▶ _Direction_: Count the lines below that contain the string "away". Reply with the number only.

▶ _Data for the task_:
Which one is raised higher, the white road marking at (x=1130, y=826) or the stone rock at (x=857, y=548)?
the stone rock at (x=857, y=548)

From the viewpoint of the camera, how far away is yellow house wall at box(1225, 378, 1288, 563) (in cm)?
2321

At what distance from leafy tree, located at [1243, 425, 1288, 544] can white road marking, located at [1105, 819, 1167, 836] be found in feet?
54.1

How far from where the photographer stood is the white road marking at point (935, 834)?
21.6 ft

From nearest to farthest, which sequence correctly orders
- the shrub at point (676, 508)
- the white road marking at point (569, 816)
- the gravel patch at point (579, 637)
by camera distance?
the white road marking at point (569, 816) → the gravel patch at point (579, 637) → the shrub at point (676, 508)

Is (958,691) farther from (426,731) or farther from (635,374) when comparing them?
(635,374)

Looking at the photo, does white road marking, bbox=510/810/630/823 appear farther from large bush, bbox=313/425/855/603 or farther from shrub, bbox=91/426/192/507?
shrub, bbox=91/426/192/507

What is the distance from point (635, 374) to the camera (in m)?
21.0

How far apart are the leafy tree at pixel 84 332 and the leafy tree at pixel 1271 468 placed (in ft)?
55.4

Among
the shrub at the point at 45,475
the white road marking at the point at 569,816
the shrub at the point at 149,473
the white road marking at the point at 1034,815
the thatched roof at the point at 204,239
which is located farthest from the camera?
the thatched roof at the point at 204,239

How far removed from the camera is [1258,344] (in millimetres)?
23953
--
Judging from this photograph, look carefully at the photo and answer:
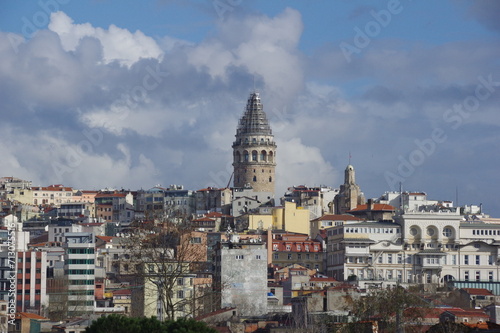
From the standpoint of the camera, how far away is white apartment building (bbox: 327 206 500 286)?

▶ _Solution_: 2